Seeking a Writ in Court

       One frequent example of this might be for the need to seek a writ in the appellate court because the trial court has made a particular ruling that you believe will have a significant negative impact on the trial. There are various writs that a person might try to obtain such as a writ of habeas corpus, writ of certiorari, writ of supersedeas and writ of coram nobis. Each of these writs is designed for a fairly narrow purpose and an appellate attorney is the person usually most suited to know which type of writ to seek and when to seek it. The writs can be used to review an adverse ruling by the trial court that refused to suppress certain evidence or to review a denial of a motion to sever two or more defendants or other adverse rulings either before or even during a trial.

Hiring an Appellate Attorney

       It is usually best to obtain the assistance of an appellate attorney as appeals are a specialized area of criminal law. It is imperative to hire an appellate attorney very early, even before your case goes to trial. A good criminal appellate attorney can persuade an audience of judges almost exclusively on written arguments that emphasize a detailed analysis of the trial testimony and the applicable law to the case. Also, many trial attorneys focus their time and attention on the trial and are not suited for handling these specialized issues.

Notice of Appeal

       Separate from these various pretrial proceedings involving appellate attorneys, at the conclusion of a case, it is also extremely important to obtain the services of an appellate attorney. As a general rule, a criminal defendant will be entitled to a court-appointed appellate attorney if they cannot afford a private attorney. After a conviction that followed a guilty plea, a no lo contedere (no contest) plea or a trial (court or jury), a Notice of Appeal should generally be filed. Depending on whether it is a misdemeanor or felony, there are certain time limits on when the Notice must be filed.

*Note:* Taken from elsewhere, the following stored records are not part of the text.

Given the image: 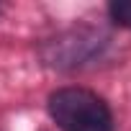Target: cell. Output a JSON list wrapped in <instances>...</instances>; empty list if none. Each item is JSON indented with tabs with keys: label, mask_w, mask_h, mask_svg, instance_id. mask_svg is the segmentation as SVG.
Instances as JSON below:
<instances>
[{
	"label": "cell",
	"mask_w": 131,
	"mask_h": 131,
	"mask_svg": "<svg viewBox=\"0 0 131 131\" xmlns=\"http://www.w3.org/2000/svg\"><path fill=\"white\" fill-rule=\"evenodd\" d=\"M49 113L62 131H111V108L85 88H62L49 98Z\"/></svg>",
	"instance_id": "cell-1"
},
{
	"label": "cell",
	"mask_w": 131,
	"mask_h": 131,
	"mask_svg": "<svg viewBox=\"0 0 131 131\" xmlns=\"http://www.w3.org/2000/svg\"><path fill=\"white\" fill-rule=\"evenodd\" d=\"M108 13H111V18L118 26L131 28V0H116V3H111Z\"/></svg>",
	"instance_id": "cell-2"
}]
</instances>
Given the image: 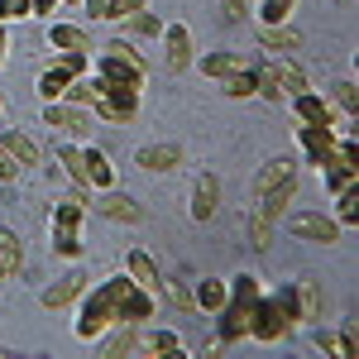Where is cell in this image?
<instances>
[{
  "label": "cell",
  "instance_id": "1",
  "mask_svg": "<svg viewBox=\"0 0 359 359\" xmlns=\"http://www.w3.org/2000/svg\"><path fill=\"white\" fill-rule=\"evenodd\" d=\"M77 340L82 345H96L111 326H139V321H154L158 316V302L149 287H139L130 273H111L101 278L96 287L86 283V292L77 297Z\"/></svg>",
  "mask_w": 359,
  "mask_h": 359
},
{
  "label": "cell",
  "instance_id": "2",
  "mask_svg": "<svg viewBox=\"0 0 359 359\" xmlns=\"http://www.w3.org/2000/svg\"><path fill=\"white\" fill-rule=\"evenodd\" d=\"M302 326V306H297V287H278V292H259L254 302V321H249V340H264V345H278V340H292Z\"/></svg>",
  "mask_w": 359,
  "mask_h": 359
},
{
  "label": "cell",
  "instance_id": "3",
  "mask_svg": "<svg viewBox=\"0 0 359 359\" xmlns=\"http://www.w3.org/2000/svg\"><path fill=\"white\" fill-rule=\"evenodd\" d=\"M259 292H264V283H259L254 273H235V278H230V297H225V306L216 311V321H221L216 340H221L225 350H230L235 340H249V321H254V302H259Z\"/></svg>",
  "mask_w": 359,
  "mask_h": 359
},
{
  "label": "cell",
  "instance_id": "4",
  "mask_svg": "<svg viewBox=\"0 0 359 359\" xmlns=\"http://www.w3.org/2000/svg\"><path fill=\"white\" fill-rule=\"evenodd\" d=\"M287 230H292L297 240H306V245H326V249L345 240L340 221L326 216V211H292V216H287Z\"/></svg>",
  "mask_w": 359,
  "mask_h": 359
},
{
  "label": "cell",
  "instance_id": "5",
  "mask_svg": "<svg viewBox=\"0 0 359 359\" xmlns=\"http://www.w3.org/2000/svg\"><path fill=\"white\" fill-rule=\"evenodd\" d=\"M43 125L57 130V135H67V139H86L96 130V115L86 111V106H72V101H48L43 106Z\"/></svg>",
  "mask_w": 359,
  "mask_h": 359
},
{
  "label": "cell",
  "instance_id": "6",
  "mask_svg": "<svg viewBox=\"0 0 359 359\" xmlns=\"http://www.w3.org/2000/svg\"><path fill=\"white\" fill-rule=\"evenodd\" d=\"M335 139H340L335 125H302V130H297V144H302V154H306L311 168H326L335 158Z\"/></svg>",
  "mask_w": 359,
  "mask_h": 359
},
{
  "label": "cell",
  "instance_id": "7",
  "mask_svg": "<svg viewBox=\"0 0 359 359\" xmlns=\"http://www.w3.org/2000/svg\"><path fill=\"white\" fill-rule=\"evenodd\" d=\"M297 187H302V177L292 172V177H283V182H273L264 196H254V211L259 216H269V221H283L287 216V206L297 201Z\"/></svg>",
  "mask_w": 359,
  "mask_h": 359
},
{
  "label": "cell",
  "instance_id": "8",
  "mask_svg": "<svg viewBox=\"0 0 359 359\" xmlns=\"http://www.w3.org/2000/svg\"><path fill=\"white\" fill-rule=\"evenodd\" d=\"M163 48H168V67L172 72H187L192 67V57H196V48H192V29L187 25H163Z\"/></svg>",
  "mask_w": 359,
  "mask_h": 359
},
{
  "label": "cell",
  "instance_id": "9",
  "mask_svg": "<svg viewBox=\"0 0 359 359\" xmlns=\"http://www.w3.org/2000/svg\"><path fill=\"white\" fill-rule=\"evenodd\" d=\"M82 177L86 187H96V192H106V187H115V163L106 149H96V144H82Z\"/></svg>",
  "mask_w": 359,
  "mask_h": 359
},
{
  "label": "cell",
  "instance_id": "10",
  "mask_svg": "<svg viewBox=\"0 0 359 359\" xmlns=\"http://www.w3.org/2000/svg\"><path fill=\"white\" fill-rule=\"evenodd\" d=\"M292 115H297V125H335V106L311 86L292 96Z\"/></svg>",
  "mask_w": 359,
  "mask_h": 359
},
{
  "label": "cell",
  "instance_id": "11",
  "mask_svg": "<svg viewBox=\"0 0 359 359\" xmlns=\"http://www.w3.org/2000/svg\"><path fill=\"white\" fill-rule=\"evenodd\" d=\"M86 283H91V278H86L82 269L62 273V278L53 283V287H43V306H48V311H62V306H77V297L86 292Z\"/></svg>",
  "mask_w": 359,
  "mask_h": 359
},
{
  "label": "cell",
  "instance_id": "12",
  "mask_svg": "<svg viewBox=\"0 0 359 359\" xmlns=\"http://www.w3.org/2000/svg\"><path fill=\"white\" fill-rule=\"evenodd\" d=\"M216 211H221V182H216V172H201L196 177V192H192V221L211 225Z\"/></svg>",
  "mask_w": 359,
  "mask_h": 359
},
{
  "label": "cell",
  "instance_id": "13",
  "mask_svg": "<svg viewBox=\"0 0 359 359\" xmlns=\"http://www.w3.org/2000/svg\"><path fill=\"white\" fill-rule=\"evenodd\" d=\"M48 43H53L57 53H96L91 29H86V25H67V20L48 25Z\"/></svg>",
  "mask_w": 359,
  "mask_h": 359
},
{
  "label": "cell",
  "instance_id": "14",
  "mask_svg": "<svg viewBox=\"0 0 359 359\" xmlns=\"http://www.w3.org/2000/svg\"><path fill=\"white\" fill-rule=\"evenodd\" d=\"M135 168H144V172H172V168H182V149L177 144H144V149H135Z\"/></svg>",
  "mask_w": 359,
  "mask_h": 359
},
{
  "label": "cell",
  "instance_id": "15",
  "mask_svg": "<svg viewBox=\"0 0 359 359\" xmlns=\"http://www.w3.org/2000/svg\"><path fill=\"white\" fill-rule=\"evenodd\" d=\"M106 221H120V225H139L144 221V206H139L135 196H125V192H115V187H106L101 192V206H96Z\"/></svg>",
  "mask_w": 359,
  "mask_h": 359
},
{
  "label": "cell",
  "instance_id": "16",
  "mask_svg": "<svg viewBox=\"0 0 359 359\" xmlns=\"http://www.w3.org/2000/svg\"><path fill=\"white\" fill-rule=\"evenodd\" d=\"M254 57H240V53H201L192 57V67L201 72V77H216V82H225L230 72H240V67H249Z\"/></svg>",
  "mask_w": 359,
  "mask_h": 359
},
{
  "label": "cell",
  "instance_id": "17",
  "mask_svg": "<svg viewBox=\"0 0 359 359\" xmlns=\"http://www.w3.org/2000/svg\"><path fill=\"white\" fill-rule=\"evenodd\" d=\"M259 48L264 53H297L302 48V34L292 25H259Z\"/></svg>",
  "mask_w": 359,
  "mask_h": 359
},
{
  "label": "cell",
  "instance_id": "18",
  "mask_svg": "<svg viewBox=\"0 0 359 359\" xmlns=\"http://www.w3.org/2000/svg\"><path fill=\"white\" fill-rule=\"evenodd\" d=\"M86 221V196H62V201H53V216H48V225L53 230H82Z\"/></svg>",
  "mask_w": 359,
  "mask_h": 359
},
{
  "label": "cell",
  "instance_id": "19",
  "mask_svg": "<svg viewBox=\"0 0 359 359\" xmlns=\"http://www.w3.org/2000/svg\"><path fill=\"white\" fill-rule=\"evenodd\" d=\"M192 297H196V311H206V316H216L225 306V297H230V283H221V278H201L192 287Z\"/></svg>",
  "mask_w": 359,
  "mask_h": 359
},
{
  "label": "cell",
  "instance_id": "20",
  "mask_svg": "<svg viewBox=\"0 0 359 359\" xmlns=\"http://www.w3.org/2000/svg\"><path fill=\"white\" fill-rule=\"evenodd\" d=\"M96 345H101V359L130 355V350H139V326H111V331L101 335Z\"/></svg>",
  "mask_w": 359,
  "mask_h": 359
},
{
  "label": "cell",
  "instance_id": "21",
  "mask_svg": "<svg viewBox=\"0 0 359 359\" xmlns=\"http://www.w3.org/2000/svg\"><path fill=\"white\" fill-rule=\"evenodd\" d=\"M125 273L135 278L139 287H149V292L158 287V264H154L144 249H130V254H125Z\"/></svg>",
  "mask_w": 359,
  "mask_h": 359
},
{
  "label": "cell",
  "instance_id": "22",
  "mask_svg": "<svg viewBox=\"0 0 359 359\" xmlns=\"http://www.w3.org/2000/svg\"><path fill=\"white\" fill-rule=\"evenodd\" d=\"M316 350H321V355L355 359V335H350V321H345L340 331H316Z\"/></svg>",
  "mask_w": 359,
  "mask_h": 359
},
{
  "label": "cell",
  "instance_id": "23",
  "mask_svg": "<svg viewBox=\"0 0 359 359\" xmlns=\"http://www.w3.org/2000/svg\"><path fill=\"white\" fill-rule=\"evenodd\" d=\"M0 144L20 158V168H39V158H43V154H39V144H34L25 130H5V135H0Z\"/></svg>",
  "mask_w": 359,
  "mask_h": 359
},
{
  "label": "cell",
  "instance_id": "24",
  "mask_svg": "<svg viewBox=\"0 0 359 359\" xmlns=\"http://www.w3.org/2000/svg\"><path fill=\"white\" fill-rule=\"evenodd\" d=\"M292 287H297L302 321H321V316H326V306H321V283H316V278H302V283H292Z\"/></svg>",
  "mask_w": 359,
  "mask_h": 359
},
{
  "label": "cell",
  "instance_id": "25",
  "mask_svg": "<svg viewBox=\"0 0 359 359\" xmlns=\"http://www.w3.org/2000/svg\"><path fill=\"white\" fill-rule=\"evenodd\" d=\"M355 177H359L355 163H326V168H321V182H326V192H331V196L355 192Z\"/></svg>",
  "mask_w": 359,
  "mask_h": 359
},
{
  "label": "cell",
  "instance_id": "26",
  "mask_svg": "<svg viewBox=\"0 0 359 359\" xmlns=\"http://www.w3.org/2000/svg\"><path fill=\"white\" fill-rule=\"evenodd\" d=\"M120 25H125V39H135V43H144V39H158V34H163V20H158V15H149V10H139V15L120 20Z\"/></svg>",
  "mask_w": 359,
  "mask_h": 359
},
{
  "label": "cell",
  "instance_id": "27",
  "mask_svg": "<svg viewBox=\"0 0 359 359\" xmlns=\"http://www.w3.org/2000/svg\"><path fill=\"white\" fill-rule=\"evenodd\" d=\"M273 77H278V86H283V96H297V91L311 86V82H306V72L292 62V57H278V62H273Z\"/></svg>",
  "mask_w": 359,
  "mask_h": 359
},
{
  "label": "cell",
  "instance_id": "28",
  "mask_svg": "<svg viewBox=\"0 0 359 359\" xmlns=\"http://www.w3.org/2000/svg\"><path fill=\"white\" fill-rule=\"evenodd\" d=\"M254 96H264V101H287L283 86H278V77H273V62H269V57L254 62Z\"/></svg>",
  "mask_w": 359,
  "mask_h": 359
},
{
  "label": "cell",
  "instance_id": "29",
  "mask_svg": "<svg viewBox=\"0 0 359 359\" xmlns=\"http://www.w3.org/2000/svg\"><path fill=\"white\" fill-rule=\"evenodd\" d=\"M139 355H177L182 359V340L172 331H149V335H139Z\"/></svg>",
  "mask_w": 359,
  "mask_h": 359
},
{
  "label": "cell",
  "instance_id": "30",
  "mask_svg": "<svg viewBox=\"0 0 359 359\" xmlns=\"http://www.w3.org/2000/svg\"><path fill=\"white\" fill-rule=\"evenodd\" d=\"M292 172H297V163H292V158H269V163H264V172L254 177V196H264L269 187H273V182L292 177Z\"/></svg>",
  "mask_w": 359,
  "mask_h": 359
},
{
  "label": "cell",
  "instance_id": "31",
  "mask_svg": "<svg viewBox=\"0 0 359 359\" xmlns=\"http://www.w3.org/2000/svg\"><path fill=\"white\" fill-rule=\"evenodd\" d=\"M254 20L259 25H292V5L287 0H254Z\"/></svg>",
  "mask_w": 359,
  "mask_h": 359
},
{
  "label": "cell",
  "instance_id": "32",
  "mask_svg": "<svg viewBox=\"0 0 359 359\" xmlns=\"http://www.w3.org/2000/svg\"><path fill=\"white\" fill-rule=\"evenodd\" d=\"M0 259L10 264V273H25V240L5 225H0Z\"/></svg>",
  "mask_w": 359,
  "mask_h": 359
},
{
  "label": "cell",
  "instance_id": "33",
  "mask_svg": "<svg viewBox=\"0 0 359 359\" xmlns=\"http://www.w3.org/2000/svg\"><path fill=\"white\" fill-rule=\"evenodd\" d=\"M331 106H340V111L355 120V106H359V86H355V77H340V82L331 86V96H326Z\"/></svg>",
  "mask_w": 359,
  "mask_h": 359
},
{
  "label": "cell",
  "instance_id": "34",
  "mask_svg": "<svg viewBox=\"0 0 359 359\" xmlns=\"http://www.w3.org/2000/svg\"><path fill=\"white\" fill-rule=\"evenodd\" d=\"M254 62H259V57H254ZM254 62L225 77V96H235V101H245V96H254Z\"/></svg>",
  "mask_w": 359,
  "mask_h": 359
},
{
  "label": "cell",
  "instance_id": "35",
  "mask_svg": "<svg viewBox=\"0 0 359 359\" xmlns=\"http://www.w3.org/2000/svg\"><path fill=\"white\" fill-rule=\"evenodd\" d=\"M57 163L67 168V177H72L77 187H86V177H82V144H57Z\"/></svg>",
  "mask_w": 359,
  "mask_h": 359
},
{
  "label": "cell",
  "instance_id": "36",
  "mask_svg": "<svg viewBox=\"0 0 359 359\" xmlns=\"http://www.w3.org/2000/svg\"><path fill=\"white\" fill-rule=\"evenodd\" d=\"M53 254L57 259H82V230H53Z\"/></svg>",
  "mask_w": 359,
  "mask_h": 359
},
{
  "label": "cell",
  "instance_id": "37",
  "mask_svg": "<svg viewBox=\"0 0 359 359\" xmlns=\"http://www.w3.org/2000/svg\"><path fill=\"white\" fill-rule=\"evenodd\" d=\"M139 10H149V0H106L101 20H111V25H120V20H130V15H139Z\"/></svg>",
  "mask_w": 359,
  "mask_h": 359
},
{
  "label": "cell",
  "instance_id": "38",
  "mask_svg": "<svg viewBox=\"0 0 359 359\" xmlns=\"http://www.w3.org/2000/svg\"><path fill=\"white\" fill-rule=\"evenodd\" d=\"M273 225L269 216H259V211H249V240H254V249H269L273 245Z\"/></svg>",
  "mask_w": 359,
  "mask_h": 359
},
{
  "label": "cell",
  "instance_id": "39",
  "mask_svg": "<svg viewBox=\"0 0 359 359\" xmlns=\"http://www.w3.org/2000/svg\"><path fill=\"white\" fill-rule=\"evenodd\" d=\"M335 221H340V230H355V221H359L355 192H340V196H335Z\"/></svg>",
  "mask_w": 359,
  "mask_h": 359
},
{
  "label": "cell",
  "instance_id": "40",
  "mask_svg": "<svg viewBox=\"0 0 359 359\" xmlns=\"http://www.w3.org/2000/svg\"><path fill=\"white\" fill-rule=\"evenodd\" d=\"M168 297H172V306H182V311H196V297H192V287H187V283H177V278L168 283Z\"/></svg>",
  "mask_w": 359,
  "mask_h": 359
},
{
  "label": "cell",
  "instance_id": "41",
  "mask_svg": "<svg viewBox=\"0 0 359 359\" xmlns=\"http://www.w3.org/2000/svg\"><path fill=\"white\" fill-rule=\"evenodd\" d=\"M15 20H29V0H0V25H15Z\"/></svg>",
  "mask_w": 359,
  "mask_h": 359
},
{
  "label": "cell",
  "instance_id": "42",
  "mask_svg": "<svg viewBox=\"0 0 359 359\" xmlns=\"http://www.w3.org/2000/svg\"><path fill=\"white\" fill-rule=\"evenodd\" d=\"M20 172H25V168H20V158H15V154H10V149L0 144V182H15Z\"/></svg>",
  "mask_w": 359,
  "mask_h": 359
},
{
  "label": "cell",
  "instance_id": "43",
  "mask_svg": "<svg viewBox=\"0 0 359 359\" xmlns=\"http://www.w3.org/2000/svg\"><path fill=\"white\" fill-rule=\"evenodd\" d=\"M62 0H29V15H53Z\"/></svg>",
  "mask_w": 359,
  "mask_h": 359
},
{
  "label": "cell",
  "instance_id": "44",
  "mask_svg": "<svg viewBox=\"0 0 359 359\" xmlns=\"http://www.w3.org/2000/svg\"><path fill=\"white\" fill-rule=\"evenodd\" d=\"M225 15H230V20H245V15H249V0H225Z\"/></svg>",
  "mask_w": 359,
  "mask_h": 359
},
{
  "label": "cell",
  "instance_id": "45",
  "mask_svg": "<svg viewBox=\"0 0 359 359\" xmlns=\"http://www.w3.org/2000/svg\"><path fill=\"white\" fill-rule=\"evenodd\" d=\"M82 10L91 15V20H101V10H106V0H82Z\"/></svg>",
  "mask_w": 359,
  "mask_h": 359
},
{
  "label": "cell",
  "instance_id": "46",
  "mask_svg": "<svg viewBox=\"0 0 359 359\" xmlns=\"http://www.w3.org/2000/svg\"><path fill=\"white\" fill-rule=\"evenodd\" d=\"M5 53H10V25H0V67H5Z\"/></svg>",
  "mask_w": 359,
  "mask_h": 359
},
{
  "label": "cell",
  "instance_id": "47",
  "mask_svg": "<svg viewBox=\"0 0 359 359\" xmlns=\"http://www.w3.org/2000/svg\"><path fill=\"white\" fill-rule=\"evenodd\" d=\"M10 278H15V273H10V264L0 259V283H10Z\"/></svg>",
  "mask_w": 359,
  "mask_h": 359
},
{
  "label": "cell",
  "instance_id": "48",
  "mask_svg": "<svg viewBox=\"0 0 359 359\" xmlns=\"http://www.w3.org/2000/svg\"><path fill=\"white\" fill-rule=\"evenodd\" d=\"M0 106H5V96H0Z\"/></svg>",
  "mask_w": 359,
  "mask_h": 359
},
{
  "label": "cell",
  "instance_id": "49",
  "mask_svg": "<svg viewBox=\"0 0 359 359\" xmlns=\"http://www.w3.org/2000/svg\"><path fill=\"white\" fill-rule=\"evenodd\" d=\"M287 5H297V0H287Z\"/></svg>",
  "mask_w": 359,
  "mask_h": 359
}]
</instances>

The Notice of Appeal has a box to check if the defendant wants to have the Appellate Court appoint a lawyer to represent the defendant. For felony convictions the form is CR-120; for misdemeanor convictions, the form is CR-132. More copies of the Notice of Appeal forms can be found at the California Court's web site: Judicial Council and the Administrative Office of the Courts.

Certificate of Probable Cause

       Even if you have entered a plea of guilty, you still have the right to have an appellate review of the proceedings. However, you might need to obtain a Certificate of Probable Cause for some reviews. Thus, it is extremely important to talk to an appellate attorney to make sure your rights are fully protected.